→ Source document
╭──

There are a number of significant differences when working with adults as opposed to working with children or adolescents. In this article,I chose to lay out the main ten differences – which can help not only parents who seek professionals to work with their children, but also anyone who is interested in learning and becoming an NLP practitioner specializing in children and teenagers. So as to give them as much information as possible to make an informed decision.
1.The child is aware of his challenge and wants to acquire tools to overcome it – When it comes to working with children or adolescents, it’s the parents who initiate the first encounter/phone call. We need to bear in mind that those parents are probably mentally exhausted in the quest for the right treatment to help their child. Therefore, it’s extremely important to enable them to “blow off steam”. However, we mustn’t forget that we work with the child, not with the parent. So, we need to make sure that the following two terms exist:
First, the child is aware of the challenge and second, expresses the will to acquire the skills to help him overcome the issue he struggles with.
Once the two conditions prevail, we make sure he is highly motivated, willingly and actively involved in the process and that the interior motive is what gets him going and not pleasing his parents.( the last thing you want is to sit next to a child and try to convince him that he has a problem he needs to face.)

╰──

→ Your goal
Resume the article above on how NLP work with children and teenagers differs from work with adults, starting right after its last sentence.

→ Stored records
╭──

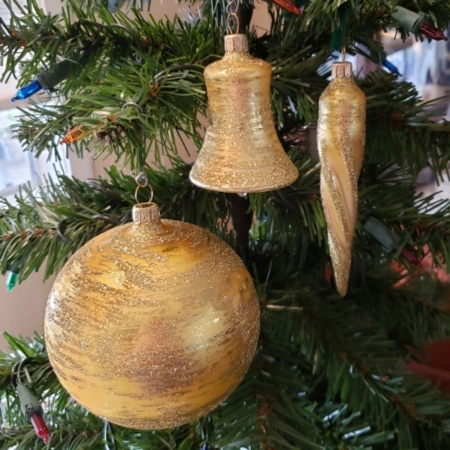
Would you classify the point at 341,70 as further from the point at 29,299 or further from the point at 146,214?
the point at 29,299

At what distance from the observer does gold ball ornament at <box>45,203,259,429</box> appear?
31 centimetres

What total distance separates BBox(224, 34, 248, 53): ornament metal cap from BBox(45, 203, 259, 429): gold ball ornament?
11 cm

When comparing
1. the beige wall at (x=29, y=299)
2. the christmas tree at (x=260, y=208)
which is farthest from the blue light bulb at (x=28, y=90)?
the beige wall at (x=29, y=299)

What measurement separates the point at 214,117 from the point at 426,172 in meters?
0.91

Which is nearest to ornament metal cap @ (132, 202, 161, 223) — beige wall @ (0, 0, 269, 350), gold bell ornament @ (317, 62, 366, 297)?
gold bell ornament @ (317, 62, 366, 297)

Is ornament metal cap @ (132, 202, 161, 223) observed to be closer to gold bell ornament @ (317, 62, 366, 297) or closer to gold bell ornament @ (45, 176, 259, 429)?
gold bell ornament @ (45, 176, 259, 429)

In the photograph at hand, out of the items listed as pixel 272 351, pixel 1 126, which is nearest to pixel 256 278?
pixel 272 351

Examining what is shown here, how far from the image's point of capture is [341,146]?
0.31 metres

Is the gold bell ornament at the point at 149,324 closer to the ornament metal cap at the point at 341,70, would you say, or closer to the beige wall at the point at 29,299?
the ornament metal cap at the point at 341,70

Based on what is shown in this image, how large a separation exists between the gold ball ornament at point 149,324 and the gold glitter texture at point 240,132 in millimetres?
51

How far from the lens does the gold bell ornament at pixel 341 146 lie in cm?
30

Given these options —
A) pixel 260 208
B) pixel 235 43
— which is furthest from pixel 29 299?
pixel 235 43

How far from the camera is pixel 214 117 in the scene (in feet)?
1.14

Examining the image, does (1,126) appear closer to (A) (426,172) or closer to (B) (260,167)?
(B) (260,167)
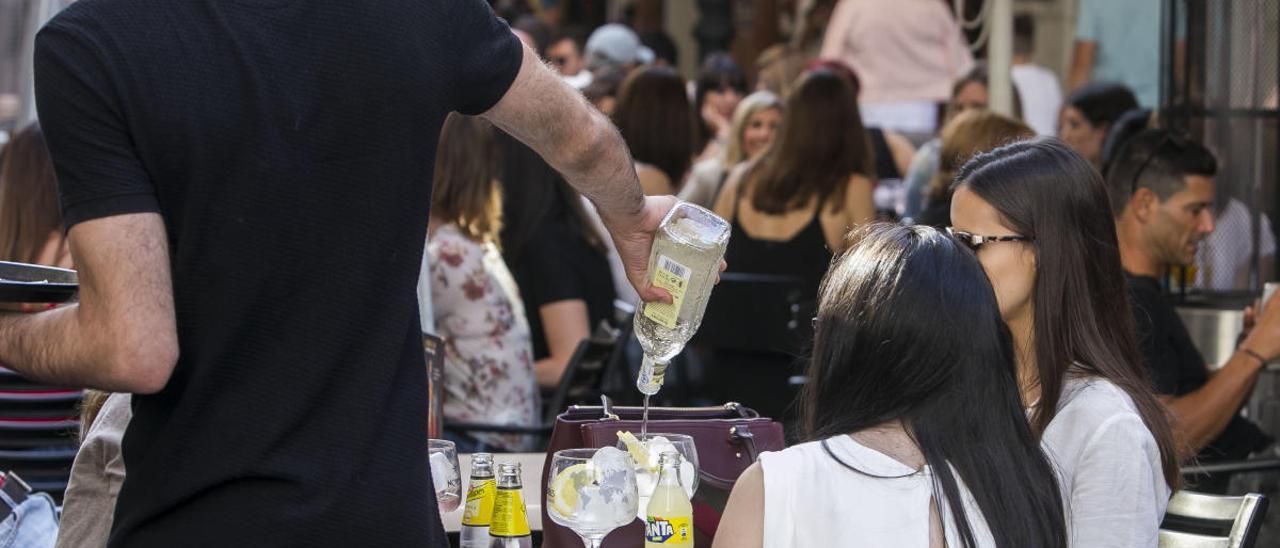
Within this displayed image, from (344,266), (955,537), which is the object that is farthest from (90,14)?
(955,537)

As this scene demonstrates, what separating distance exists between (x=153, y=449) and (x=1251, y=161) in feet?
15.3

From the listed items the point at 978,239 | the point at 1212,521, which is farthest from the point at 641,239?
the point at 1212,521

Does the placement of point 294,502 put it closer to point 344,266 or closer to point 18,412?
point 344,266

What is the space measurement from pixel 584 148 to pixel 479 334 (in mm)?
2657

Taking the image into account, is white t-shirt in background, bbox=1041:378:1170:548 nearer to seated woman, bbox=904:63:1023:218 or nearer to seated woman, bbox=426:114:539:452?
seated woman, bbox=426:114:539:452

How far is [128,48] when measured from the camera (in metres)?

╰──

→ Exercise response
2.Meeting expectations for two clients (a parent and a child) – there are only a few cases where you can find a correlation between the parent’s expectations and those of his child. Mostly, the parent may present a certain difficulty whereas the child may bring up a totally different issue to work on. In such cases, while it’s important to be attentive to the parents’ expectations, the work will be focused on the child’s will and expectations of the process. Doing so, we, in effect, build up his primary trust in us, as practitioners, as well as in the method and the tools we pass on to him.
Once it is achieved and the child has overcome his issues using the NLP techniques, we could relate to other matters should they be raised by the parents. It is imperative to point, however, that the parents are an integral part of the process by providing us with various angles which might not necessarily be brought up when working with the child.
Also, by keeping us updated on any relevant change they see in their child (they are after all his parents and know him the best).
3.Informality – working with adults is conducted in a more formal way, whereas with children it is not the case. To make it less formal, we use all kinds of fun activities for instance: handing over a ball, playing games, drawing, painting to name a few. It’s a different way of looking at things, as practitioners, we bring our inner child into the process. It’s more like “a child helping another child”, so the chemistry ( the rapport- to use a professional parlance) is built in a short time.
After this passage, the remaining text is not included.